**Passage to read**.
·····

Reading two rhizomatic pedagogies diffractively through one another: a Reggio inspired philosophy with children for the postdevelopmental child

Pages 531-550 | Published online: 20 Mar 2017
 

Abstract

After situating the figuration of the postdevelopmental child in the context of hegemonic colonising developmental discourses about child rearing and education, I engage with posthumanist perspectives that rupture the binaries, power relations and age discrimination these discourses assume. Developmentalism raises concerns about how child as knower is positioned. Drawing on the ground-breaking work of feminist philosopher and quantum physicist Karen Barad, an affirmative diffractive methodology is used with two approaches to teaching and learning: Reggio Emilia and Philosophy with Children (P4C). Through the experimental diffractive reading of the rhizomatic concept development that is core to both educational philosophies, new ideas are proposed for postdevelopmental curriculum construction. A new pedagogical practice of working with concepts is created, thereby deterritorialising what conceptual knowledge is. By putting philosophy at the heart of deterritorialising knowledge, room is made for children as knowledge producers, rather than knowledge consumers.

Notes

1. Throughout my work I have adopted the use of the term ‘child’ without including an article ‘the’, to try and distance myself from the practice of talking about ‘the child’ as a bounded entity in space and time with a set of essential and universal characteristics (often resulting in the marginalisation of children), but still to allow discussion of the concept: ‘child’.

2. It was a break from the then dominant Catholic preschools carried out by nuns.

·····

**Given instruction 1**.
Return the stretch of the article excerpt on rhizomatic pedagogies from "1. Throughout my" through "the concept: ‘child’.", word for word.

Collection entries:
·····

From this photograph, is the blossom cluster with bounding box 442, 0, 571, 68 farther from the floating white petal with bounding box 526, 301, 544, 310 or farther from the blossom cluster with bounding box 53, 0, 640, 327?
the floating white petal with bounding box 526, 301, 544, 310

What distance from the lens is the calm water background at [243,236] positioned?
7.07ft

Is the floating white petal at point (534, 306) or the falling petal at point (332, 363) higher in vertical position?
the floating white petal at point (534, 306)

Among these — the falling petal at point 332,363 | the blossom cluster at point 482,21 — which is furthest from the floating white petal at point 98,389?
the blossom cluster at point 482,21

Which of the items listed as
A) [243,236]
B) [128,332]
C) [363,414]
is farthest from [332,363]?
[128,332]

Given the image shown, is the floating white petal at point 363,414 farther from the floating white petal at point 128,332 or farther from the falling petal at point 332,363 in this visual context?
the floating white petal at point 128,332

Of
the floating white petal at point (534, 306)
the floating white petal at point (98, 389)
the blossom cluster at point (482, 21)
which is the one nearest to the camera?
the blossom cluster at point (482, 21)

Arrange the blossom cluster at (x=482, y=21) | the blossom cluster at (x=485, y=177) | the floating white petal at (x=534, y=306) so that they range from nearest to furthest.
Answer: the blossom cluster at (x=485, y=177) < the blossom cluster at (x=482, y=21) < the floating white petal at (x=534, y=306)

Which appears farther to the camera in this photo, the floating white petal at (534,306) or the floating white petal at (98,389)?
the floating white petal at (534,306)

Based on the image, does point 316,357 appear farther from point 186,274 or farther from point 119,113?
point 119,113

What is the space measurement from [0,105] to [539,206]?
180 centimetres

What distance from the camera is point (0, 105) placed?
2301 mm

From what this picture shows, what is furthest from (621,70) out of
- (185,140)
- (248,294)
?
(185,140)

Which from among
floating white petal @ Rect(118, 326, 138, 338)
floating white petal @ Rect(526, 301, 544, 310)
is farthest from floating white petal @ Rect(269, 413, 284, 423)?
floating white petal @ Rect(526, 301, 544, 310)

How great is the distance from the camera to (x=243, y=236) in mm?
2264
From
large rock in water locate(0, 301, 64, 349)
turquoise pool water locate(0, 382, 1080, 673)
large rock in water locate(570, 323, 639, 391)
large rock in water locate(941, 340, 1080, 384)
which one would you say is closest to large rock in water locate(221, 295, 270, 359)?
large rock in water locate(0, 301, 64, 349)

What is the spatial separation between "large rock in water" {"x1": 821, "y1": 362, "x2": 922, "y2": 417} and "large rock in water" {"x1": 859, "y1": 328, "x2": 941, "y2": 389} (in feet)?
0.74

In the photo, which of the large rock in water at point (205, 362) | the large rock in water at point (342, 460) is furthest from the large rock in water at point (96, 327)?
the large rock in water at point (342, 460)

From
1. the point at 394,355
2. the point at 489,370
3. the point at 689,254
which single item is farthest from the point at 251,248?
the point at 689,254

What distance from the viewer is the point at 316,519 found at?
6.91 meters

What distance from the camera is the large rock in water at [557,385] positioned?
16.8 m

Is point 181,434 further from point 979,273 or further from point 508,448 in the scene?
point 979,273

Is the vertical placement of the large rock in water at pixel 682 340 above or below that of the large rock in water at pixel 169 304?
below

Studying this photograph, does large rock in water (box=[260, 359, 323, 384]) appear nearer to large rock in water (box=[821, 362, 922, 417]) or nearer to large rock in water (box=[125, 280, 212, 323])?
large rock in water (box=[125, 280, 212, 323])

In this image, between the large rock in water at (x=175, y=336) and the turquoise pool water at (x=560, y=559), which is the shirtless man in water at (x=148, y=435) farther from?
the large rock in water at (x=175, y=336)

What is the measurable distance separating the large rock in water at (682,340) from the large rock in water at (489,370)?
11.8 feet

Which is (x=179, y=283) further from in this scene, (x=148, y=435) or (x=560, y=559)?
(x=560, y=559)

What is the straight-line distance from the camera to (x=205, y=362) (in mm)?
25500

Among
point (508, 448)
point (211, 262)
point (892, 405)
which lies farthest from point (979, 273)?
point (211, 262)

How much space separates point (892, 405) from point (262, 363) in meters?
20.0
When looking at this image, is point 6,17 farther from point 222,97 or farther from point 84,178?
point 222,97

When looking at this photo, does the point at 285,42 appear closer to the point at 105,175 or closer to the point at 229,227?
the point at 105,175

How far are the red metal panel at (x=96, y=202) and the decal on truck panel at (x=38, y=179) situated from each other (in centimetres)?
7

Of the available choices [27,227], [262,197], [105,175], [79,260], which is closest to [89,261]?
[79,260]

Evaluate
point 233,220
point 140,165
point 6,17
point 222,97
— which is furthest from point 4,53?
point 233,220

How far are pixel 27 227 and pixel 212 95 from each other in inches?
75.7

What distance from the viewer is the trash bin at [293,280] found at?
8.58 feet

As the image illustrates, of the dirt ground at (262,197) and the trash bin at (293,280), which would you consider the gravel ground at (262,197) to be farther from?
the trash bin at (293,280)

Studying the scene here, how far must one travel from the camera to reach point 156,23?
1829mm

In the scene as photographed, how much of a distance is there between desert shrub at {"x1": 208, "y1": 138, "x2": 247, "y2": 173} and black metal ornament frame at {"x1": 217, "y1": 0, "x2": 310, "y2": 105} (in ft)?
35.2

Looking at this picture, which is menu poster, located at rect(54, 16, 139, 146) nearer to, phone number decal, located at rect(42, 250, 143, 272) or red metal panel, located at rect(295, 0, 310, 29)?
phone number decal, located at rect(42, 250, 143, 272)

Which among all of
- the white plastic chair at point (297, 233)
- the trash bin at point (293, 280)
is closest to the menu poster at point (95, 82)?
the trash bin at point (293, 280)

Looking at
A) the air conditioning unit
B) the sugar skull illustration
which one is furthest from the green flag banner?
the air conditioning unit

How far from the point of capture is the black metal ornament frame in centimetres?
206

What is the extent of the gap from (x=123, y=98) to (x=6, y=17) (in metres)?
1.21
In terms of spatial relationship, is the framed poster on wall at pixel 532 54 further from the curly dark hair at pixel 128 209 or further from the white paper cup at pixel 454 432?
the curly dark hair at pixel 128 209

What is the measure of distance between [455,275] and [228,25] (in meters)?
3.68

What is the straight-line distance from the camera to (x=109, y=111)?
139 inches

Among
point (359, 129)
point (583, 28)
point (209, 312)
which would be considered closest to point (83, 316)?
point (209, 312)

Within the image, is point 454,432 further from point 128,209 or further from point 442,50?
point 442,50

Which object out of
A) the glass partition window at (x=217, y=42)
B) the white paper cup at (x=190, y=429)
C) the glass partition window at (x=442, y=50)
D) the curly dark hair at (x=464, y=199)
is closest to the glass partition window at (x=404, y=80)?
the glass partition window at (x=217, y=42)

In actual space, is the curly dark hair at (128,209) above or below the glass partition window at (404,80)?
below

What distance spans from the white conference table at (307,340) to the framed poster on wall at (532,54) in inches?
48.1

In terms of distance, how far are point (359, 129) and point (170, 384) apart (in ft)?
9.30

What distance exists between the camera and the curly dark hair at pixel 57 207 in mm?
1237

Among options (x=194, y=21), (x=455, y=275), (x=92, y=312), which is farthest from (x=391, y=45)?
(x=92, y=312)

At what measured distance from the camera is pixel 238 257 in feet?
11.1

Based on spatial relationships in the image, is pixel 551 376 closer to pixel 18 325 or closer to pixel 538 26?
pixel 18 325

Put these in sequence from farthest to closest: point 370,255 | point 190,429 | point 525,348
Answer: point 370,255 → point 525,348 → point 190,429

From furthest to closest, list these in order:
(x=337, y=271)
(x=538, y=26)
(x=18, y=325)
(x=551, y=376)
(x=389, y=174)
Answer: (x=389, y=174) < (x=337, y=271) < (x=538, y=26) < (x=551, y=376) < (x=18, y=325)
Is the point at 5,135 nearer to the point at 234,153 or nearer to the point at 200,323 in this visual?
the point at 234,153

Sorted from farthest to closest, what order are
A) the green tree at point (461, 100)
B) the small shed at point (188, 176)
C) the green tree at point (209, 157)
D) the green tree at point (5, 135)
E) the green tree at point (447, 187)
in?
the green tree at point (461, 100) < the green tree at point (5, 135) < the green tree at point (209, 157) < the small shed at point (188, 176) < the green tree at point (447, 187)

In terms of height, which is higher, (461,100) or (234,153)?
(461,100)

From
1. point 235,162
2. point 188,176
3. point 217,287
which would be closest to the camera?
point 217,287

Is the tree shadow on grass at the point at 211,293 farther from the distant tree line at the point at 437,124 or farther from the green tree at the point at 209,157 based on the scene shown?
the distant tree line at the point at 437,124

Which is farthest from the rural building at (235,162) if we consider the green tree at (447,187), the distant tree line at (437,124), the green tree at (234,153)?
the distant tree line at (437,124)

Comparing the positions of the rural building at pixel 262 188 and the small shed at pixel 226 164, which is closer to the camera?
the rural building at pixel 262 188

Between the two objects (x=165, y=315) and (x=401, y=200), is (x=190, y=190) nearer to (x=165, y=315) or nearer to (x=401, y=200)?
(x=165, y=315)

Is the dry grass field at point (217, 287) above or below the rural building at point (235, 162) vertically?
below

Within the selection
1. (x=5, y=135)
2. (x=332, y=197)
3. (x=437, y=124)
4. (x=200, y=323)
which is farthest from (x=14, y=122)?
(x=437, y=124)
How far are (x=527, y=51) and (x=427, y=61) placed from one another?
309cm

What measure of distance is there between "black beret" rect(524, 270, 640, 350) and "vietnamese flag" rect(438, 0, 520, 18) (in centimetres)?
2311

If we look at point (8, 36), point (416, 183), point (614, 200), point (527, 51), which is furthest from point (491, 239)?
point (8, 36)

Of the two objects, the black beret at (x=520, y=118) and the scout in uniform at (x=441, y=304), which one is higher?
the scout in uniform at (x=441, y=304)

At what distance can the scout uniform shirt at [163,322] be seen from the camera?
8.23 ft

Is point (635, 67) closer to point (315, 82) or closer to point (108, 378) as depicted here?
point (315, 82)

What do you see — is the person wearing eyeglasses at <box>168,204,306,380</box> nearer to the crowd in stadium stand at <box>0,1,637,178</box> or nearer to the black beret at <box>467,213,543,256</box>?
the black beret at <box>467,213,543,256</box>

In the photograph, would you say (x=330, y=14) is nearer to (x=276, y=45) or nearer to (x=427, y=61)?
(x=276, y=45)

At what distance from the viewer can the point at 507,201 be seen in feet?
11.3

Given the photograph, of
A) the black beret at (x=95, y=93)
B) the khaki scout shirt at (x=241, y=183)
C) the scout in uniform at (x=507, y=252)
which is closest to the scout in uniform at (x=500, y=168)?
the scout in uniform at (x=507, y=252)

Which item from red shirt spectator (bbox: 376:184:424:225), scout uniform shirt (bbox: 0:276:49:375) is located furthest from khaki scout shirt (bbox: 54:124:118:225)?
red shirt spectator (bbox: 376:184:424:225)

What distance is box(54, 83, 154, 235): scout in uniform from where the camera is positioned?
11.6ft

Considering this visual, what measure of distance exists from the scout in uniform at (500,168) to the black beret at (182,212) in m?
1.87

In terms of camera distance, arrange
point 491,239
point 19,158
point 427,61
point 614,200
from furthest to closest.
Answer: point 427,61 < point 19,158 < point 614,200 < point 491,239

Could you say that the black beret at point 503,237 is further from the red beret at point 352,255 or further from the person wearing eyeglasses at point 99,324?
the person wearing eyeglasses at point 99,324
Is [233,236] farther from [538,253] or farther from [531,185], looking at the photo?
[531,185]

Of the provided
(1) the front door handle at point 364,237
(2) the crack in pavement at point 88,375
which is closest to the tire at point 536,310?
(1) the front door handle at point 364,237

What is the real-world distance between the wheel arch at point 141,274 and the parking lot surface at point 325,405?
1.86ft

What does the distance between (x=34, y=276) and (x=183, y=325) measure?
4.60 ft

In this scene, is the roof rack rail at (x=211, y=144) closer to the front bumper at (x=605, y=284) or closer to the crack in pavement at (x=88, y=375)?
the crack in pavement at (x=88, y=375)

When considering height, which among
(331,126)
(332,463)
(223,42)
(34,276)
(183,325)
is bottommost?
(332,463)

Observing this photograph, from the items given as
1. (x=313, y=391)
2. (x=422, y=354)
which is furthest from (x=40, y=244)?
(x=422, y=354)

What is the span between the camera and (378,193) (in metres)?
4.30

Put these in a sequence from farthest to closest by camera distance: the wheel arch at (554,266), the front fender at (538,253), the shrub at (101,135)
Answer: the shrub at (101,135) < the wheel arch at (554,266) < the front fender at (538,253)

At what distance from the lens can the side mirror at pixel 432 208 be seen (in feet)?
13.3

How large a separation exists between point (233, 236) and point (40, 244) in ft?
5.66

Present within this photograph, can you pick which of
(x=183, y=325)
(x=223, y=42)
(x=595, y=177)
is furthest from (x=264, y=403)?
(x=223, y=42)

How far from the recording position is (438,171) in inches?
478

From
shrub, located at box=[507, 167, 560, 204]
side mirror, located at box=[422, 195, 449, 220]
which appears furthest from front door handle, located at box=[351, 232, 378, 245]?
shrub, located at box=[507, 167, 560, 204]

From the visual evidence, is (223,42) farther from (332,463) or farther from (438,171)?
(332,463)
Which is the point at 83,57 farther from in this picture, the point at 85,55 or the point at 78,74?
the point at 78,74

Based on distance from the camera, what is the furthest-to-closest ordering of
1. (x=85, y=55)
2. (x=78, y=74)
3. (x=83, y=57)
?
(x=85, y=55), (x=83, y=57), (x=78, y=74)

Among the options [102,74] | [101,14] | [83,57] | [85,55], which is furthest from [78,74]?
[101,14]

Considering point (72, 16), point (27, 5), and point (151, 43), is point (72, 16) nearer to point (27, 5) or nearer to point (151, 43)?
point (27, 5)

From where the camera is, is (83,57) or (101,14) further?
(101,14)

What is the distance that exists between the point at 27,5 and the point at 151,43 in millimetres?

·····

**Given instruction 2**.
Identify each line of the records that contains the string "falling", matching case exactly, and copy those lines.

**Correct answer 1**.
1. Throughout my work I have adopted the use of the term ‘child’ without including an article ‘the’, to try and distance myself from the practice of talking about ‘the child’ as a bounded entity in space and time with a set of essential and universal characteristics (often resulting in the marginalisation of children), but still to allow discussion of the concept: ‘child’.

**Correct answer 2**.
Is the floating white petal at point (534, 306) or the falling petal at point (332, 363) higher in vertical position?
Among these — the falling petal at point 332,363 | the blossom cluster at point 482,21 — which is furthest from the floating white petal at point 98,389?
Given the image shown, is the floating white petal at point 363,414 farther from the floating white petal at point 128,332 or farther from the falling petal at point 332,363 in this visual context?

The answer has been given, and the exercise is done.